These are the changes for the libfuse side:
https://github.com/joannekoong/libfuse/commit/1a6198f17dd215c93fd82ec020641c079aae1241

To run it, run "make clean; make" from libfuse/example, and then sudo
ninja from libfuse/build, and then
 sudo ~/libfuse/build/example/passthrough_hp ~/liburing ~/mounts/tmp2
--nopassthrough --foreground

Then from ~/mounts/tmp2, run "stat -f filename" and that will show a few things:
on the kernel side it'll print a statement like "bpf prog returned:
err=0, out_io->offset=999" which shows that the prog can return back a
"struct fuse_iomap_io" with all the requisite metadata filled out
on the server-side, if you run " sudo cat
/sys/kernel/debug/tracing/trace_pipe", that should print out "
bpf_trace_printk: fuse iomap_begin: inode=ffff8a75cbe63800 pos=111
len=222 flags=333" which shows the prog can take in whatever
pos/len/flags values you pass it from the fuse kernel


>
> > and I was able to verify that iomap_begin() is able to return back
> > populated outarg fields from the bpf prog.
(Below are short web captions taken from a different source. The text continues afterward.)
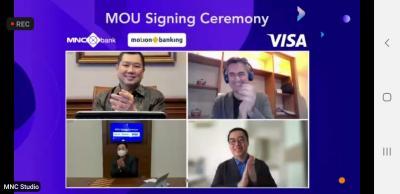 Canggih! Kartu Kredit Virtual MotionVisa dari MNC Bank  BABP  Terapkan Credit Scoring Berbasis Artificial Intelligence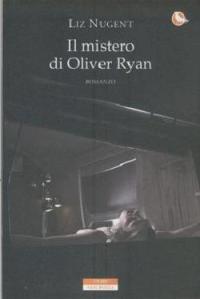 neri_pozza_-_il_mistero_di_oliver_ryan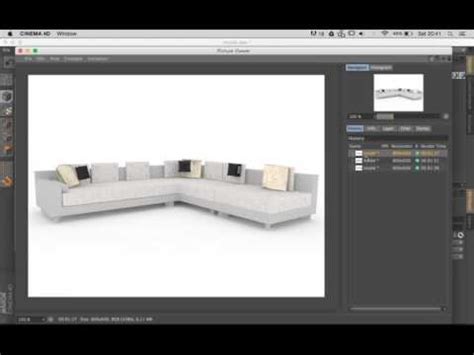 vray sketchup ambient occlusion tutorial v ray for sketchup ambient occlusion tutorial doovi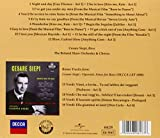 Most Wanted Recitals!:Cesare Siepi - Easy To Love: Songs Of Cole Porte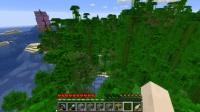 草の塔を作る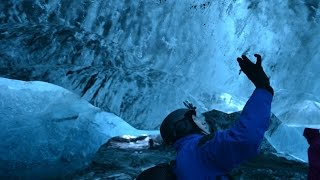 Glacial Ice Cave Tour In Iceland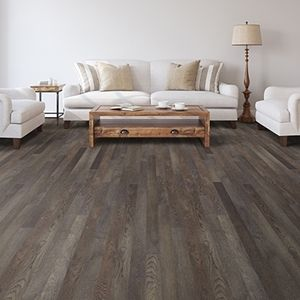 3 1 4 Wide 6 5mm Thick 60 Long Boards Float Installation Wpc Dark Walnut Color Lifetime Residenti Luxury Vinyl Plank Luxury Vinyl Solid Hardwood Floors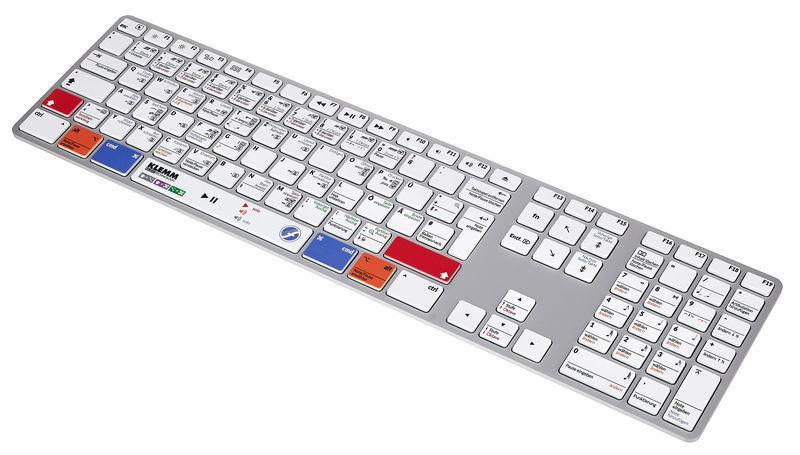 Logickeyboard Finale Apple Keyboard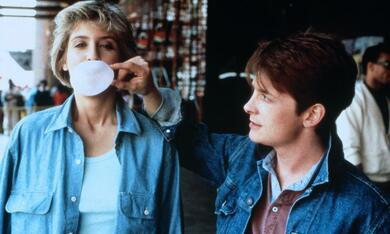 Das Geheimnis meines Erfolges mit Michael J. Fox und Helen Slater - Bild 1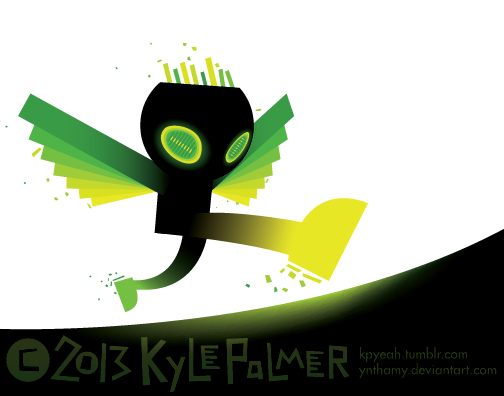 run, green rangel by ynthamy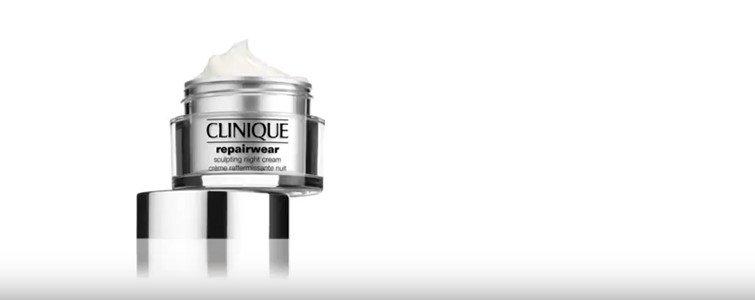 clinique repairwear night cream video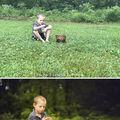 Amator versus profesionist! Cum poţi transforma o fotografie urâtă într-una spectaculoasă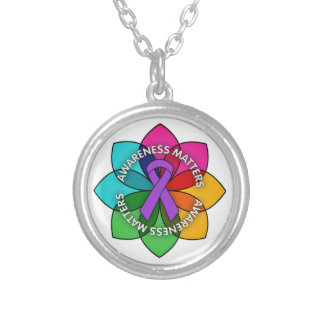 Epilepsy Awareness Matters Petals Round Pendant Necklace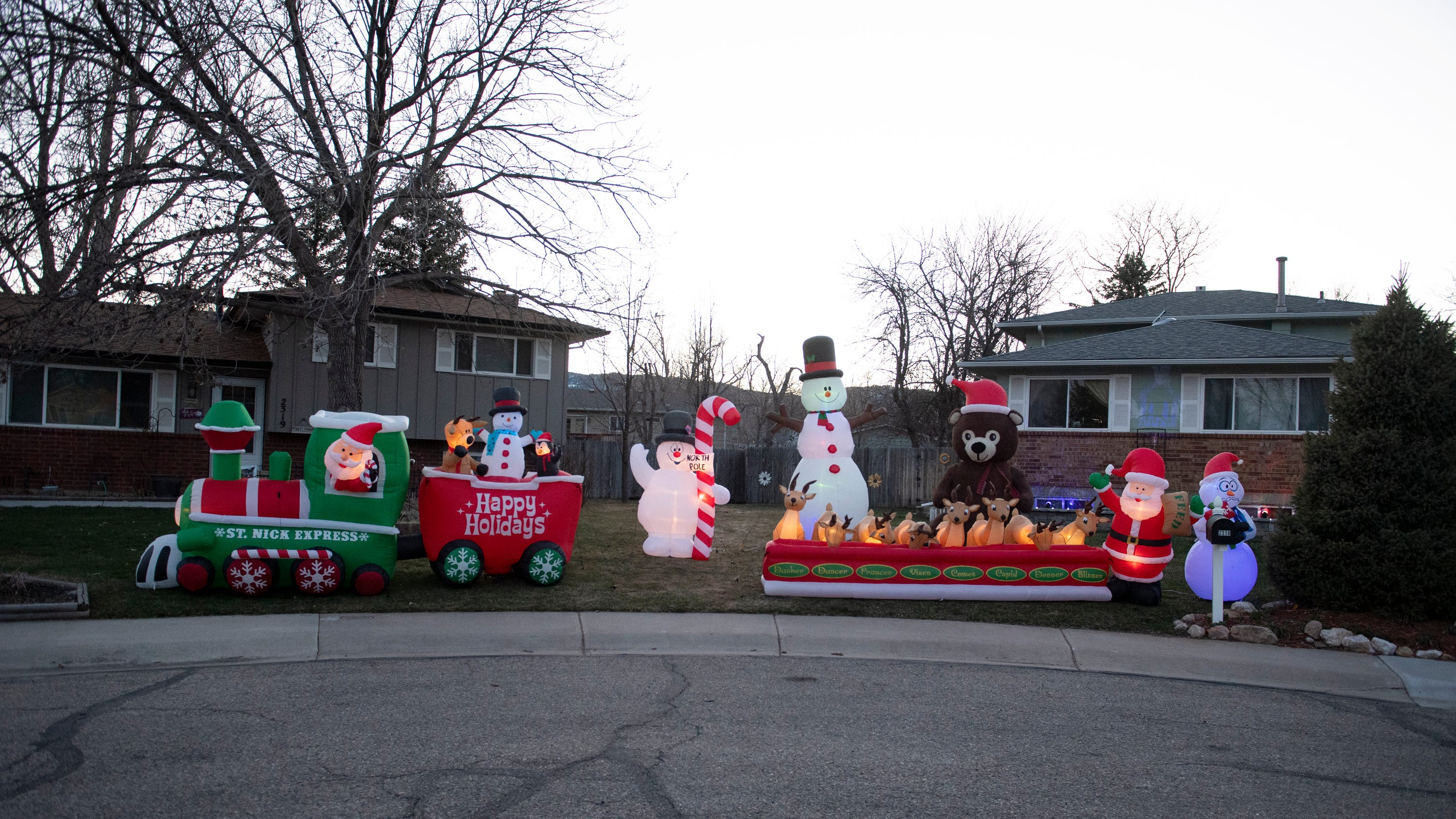 Christmas in March? If you're seeing holiday lights around Fort Collins, here's why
If we were to actually
> > implement it i'm sure it'd be more complicated (eg we'd need to make
> > the fuse_bpf_ops registered per-connection, etc) but on the whole it
>
> What is a fuse_bpf_ops?  I'm assuming that's the attachment point for a
> bpf program that the fuse server would compile?  In which case, yes, I
> think that ought to be per-connection.
>
> So the bpf program can examine the struct inode, and the pos/len/opflags
> field; and from that information it has to write the appropriate fields
> in &outarg?  That's new, I didn't think bpf was allowed to write to
> kernel memory.  But it's been a few years since I last touched the bpf
> internals.

It's been a few years since I looked at bpf as well but yes
fuse_bpf_ops is basically the kernel-side struct_ops interface for
getting fuse to trigger the attached bpf program's callback
implementations. When the bpf program is loaded in, its callback
functions get swapped in and fuse_bpf_ops's function pointers now
point to the bpf's callback functions, so when you invoke
fuse_bpf_ops's callbacks, it calls into the bpf prog's callback.

>
> Some bpf programs might just know how to fill out outarg on their own
> (e.g. famfs memory interleaving) but other bpf programs might perform a
> range query on some imaginary bpf-interval-tree wherein you can do a
> fast lookup based on (inumber, pos, len)?
>
> I guess that's an interesting question -- would each fuse connection
> have one big bpf-interval-tree?  Or would you shard things by inode to
> reduce contention?  And if you sharded like that, then would you need a
> fuse_bpf_ops per inode?

Hmm the cache's tree is per-inode as I understand it, so probably each
inode would have its own tree / map?

>
> (I'm imagining that the fuse_bpf_ops might be where you'd stash the root
> of the bpf data structure, but I know nothing of bpf internals ;))
>
> Rolling on: how easy is it for a userspace program to compile and upload
> bpf programs into the kernel?  I've played around with bcc enough to
> write some fairly stupid latency tracing tools for XFS, but at the end
> of the day it still python scripts feeding a string full of maybe-C into
> whatever the BPF does under the hood.

I found it pretty easy with the libbpf library which will generate the
skeletons and provide the api helpers to load it in and other stuff
(the libfuse link I pasted above for the userspace side has the code
for compiling it and loading it).

>
> I /think/ it calls clang on the provided text, links that against the
> current kernel's header files, and pushes the compiled bpf binary into
> the kernel, right?  So fuse4fs would have to learn how to do that; and
> now fuse4fs has a runtime dependency on libllvm.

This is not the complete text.